A team of researchers from The Wistar Institute has identified a protein that could serve as a target for reprogramming immune system cells exhausted by exposure to chronic viral infection into more effective "soldiers" against certain viruses like HIV, hepatitis C, and hepatitis B, as well as some cancers, such as melanoma.
Effective response by key immune cells in the body, called T cells, is crucial for control of many widespread chronic viral infections such as HIV and hepatitis B and C. Virus-specific CD8 T cells, also known as "killer" T cells, often lose their ability to control viral replication and become less effective over time, a process known as T cell exhaustion. Understanding how optimal antiviral T cell responses are suppressed in these circumstances is crucial to developing strategies to prevent and treat such persisting infections.
In the August 6 on-line issue of Immunity, the research team led by Wistar assistant professor E. John Wherry, Ph.D., describes how the protein Blimp-1 (B-lymphocyte-induced maturation protein 1) represses the normal differentiation of CD8 T cells into memory T cells, which recognize disease-causing agents from previous infections and enable the body to mount faster, stronger immune responses.

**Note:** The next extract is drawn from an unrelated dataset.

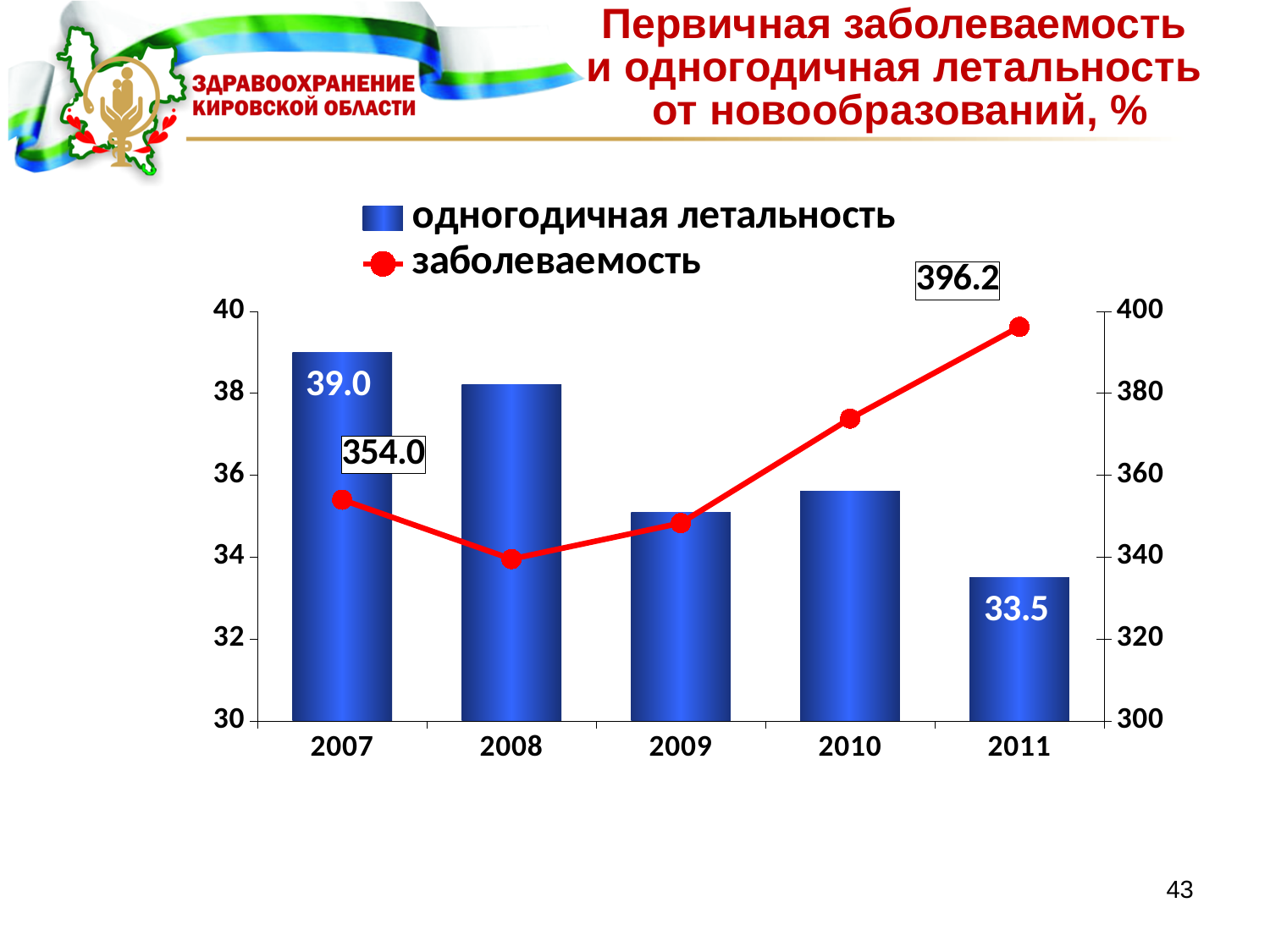
By how much did заболеваемость increase from 2007 to 2011? 42.2 Which year has the lowest заболеваемость? 2008 What is the value of одногодичная летальность for 2011? 33.5 What is the value of заболеваемость for 2007? 354.0 How many years are shown on the x axis? 5 Which is larger, одногодичная летальность in 2008 or in 2010? 2008 Is the value of заболеваемость for 2010 greater or less than 360? greater How many series does the legend list? 2 By how much did одногодичная летальность decrease from 2007 to 2011? 5.5 What is the value of заболеваемость for 2011? 396.2 What is the value of одногодичная летальность for 2007? 39.0 Which year has the highest одногодичная летальность? 2007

The team also reports that Blimp-1 causes exhausted CD8 T cells to express inhibitory receptors, which prevent recognition of specific antigens, further weakening immune response.
The researchers describe how complete deletion of Blimp-1, which is overexpressed in CD8 T cells during chronic viral infection, reversed these aspects of T cell exhaustion. By identifying Blimp-1 as a transcription factor associated with T cell exhaustion the findings open the window for reprogramming exhausted killer T cells back into prime infection-fighting form.

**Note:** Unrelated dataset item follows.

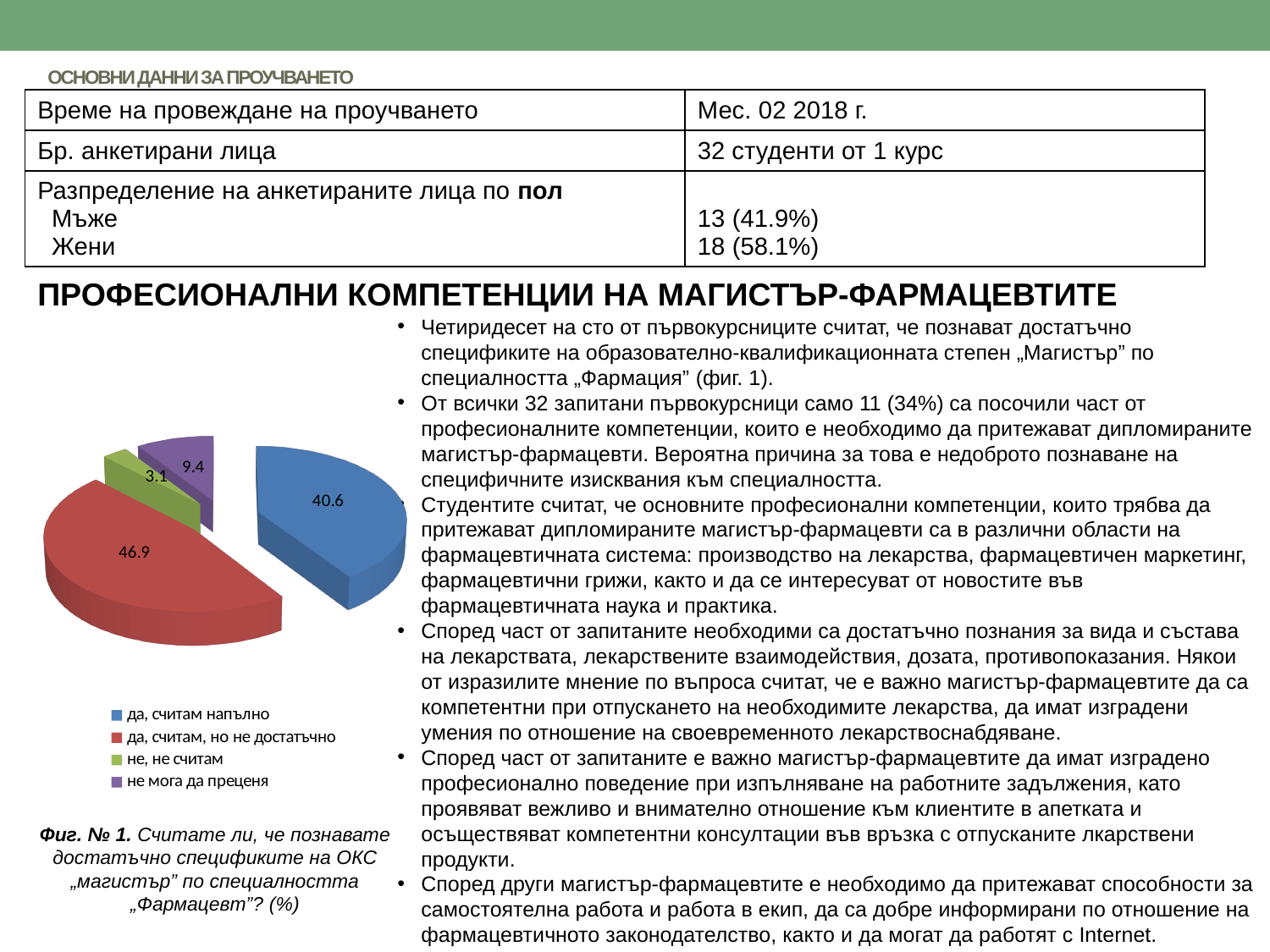
What is the value for "да, считам, но не достатъчно" in the pie chart? 46.9 How many entries does the legend of the pie chart list? 4 What is the difference between the values for "да, считам, но не достатъчно" and "да, считам напълно"? 6.3 What is the value for "не мога да преценя" in the pie chart? 9.4 Which is larger: the value for "не мога да преценя" or the value for "не, не считам"? не мога да преценя What is the value for "да, считам напълно" in the pie chart? 40.6 How many slices does the pie chart have? 4 What colour is the slice for "да, считам напълно" in the pie chart? blue Which category has the largest slice in the pie chart? да, считам, но не достатъчно What is the value for "не, не считам" in the pie chart? 3.1 What kind of chart is shown on the slide? pie chart Which category has the smallest slice in the pie chart? не, не считам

"We are very excited by the identification of Blimp-1 as a key transcriptional regulator of T cell exhaustion," says senior author Wherry. "Transcription factors like Blimp-1 are key molecules involved in global control of cell fate and differentiation, and Blimp-1 in particular prevents cells from de-differentiating or re-differentiating.
"In other words," continues Wherry, "if we want to make an exhausted T cell a more effective soldier against an infection like HIV, we need to change its differentiation state. Much like scientists are now re-programming terminally differentiated tissues cells to become tissue stem cells, the identification of Blimp-1 in terminally differentiated exhausted T cells suggest that future therapeutics could target this molecule to help re-differentiate exhausted T cells into more functional antiviral effector and/or memory T cells."